_WHAT TO WORK ON_
Please output the data exactly, minus pictures.

_DATASET EXCERPT_
------------------------------------------------

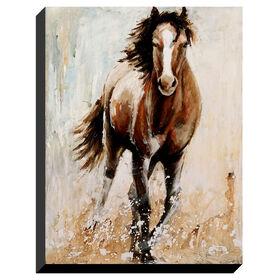 Picture of 36 X 48-in Horse Break Free Gallery Art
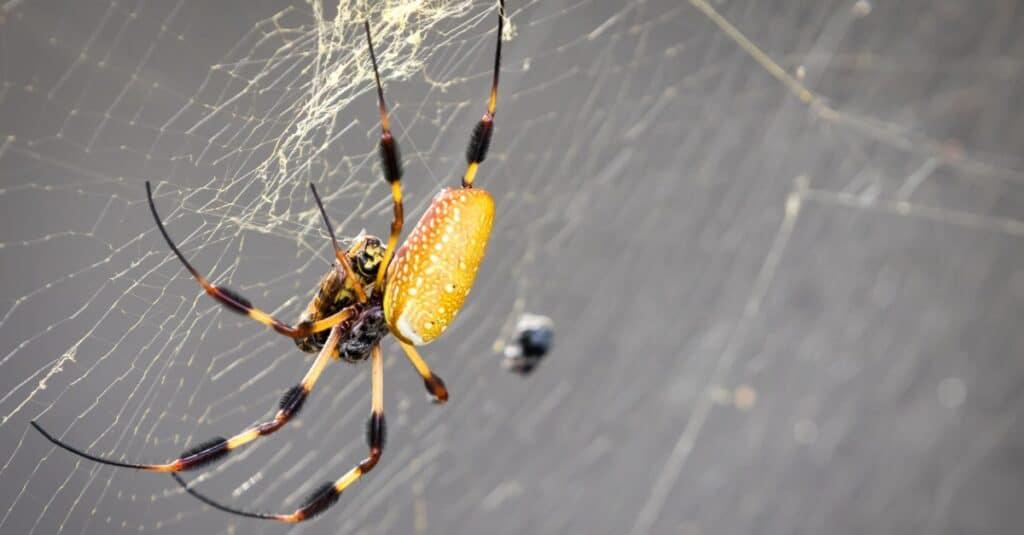 Banana Spider in Web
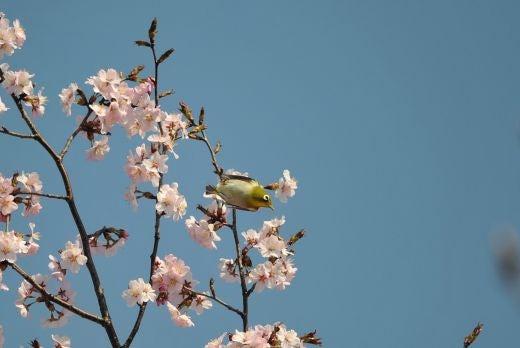 北海道の野生動植物写真-メジロ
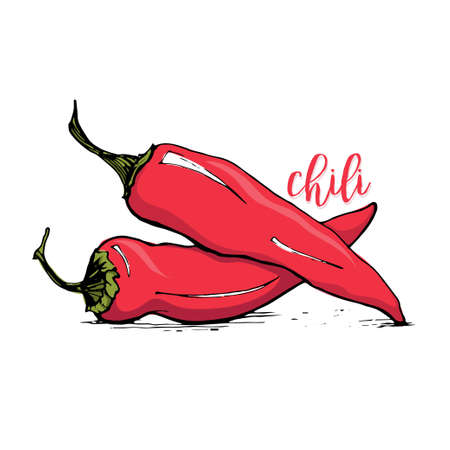 spicy chilli: Red chilli pepper sketch style vector illustration isolated on white background. Spicy chili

------------------------------------------------

_YOUR SOLUTION_
 Picture of 36 X 48-in Horse Break Free Gallery Art
 Banana Spider in Web
 北海道の野生動植物写真-メジロ
 spicy chilli: Red chilli pepper sketch style vector illustration isolated on white background. Spicy chili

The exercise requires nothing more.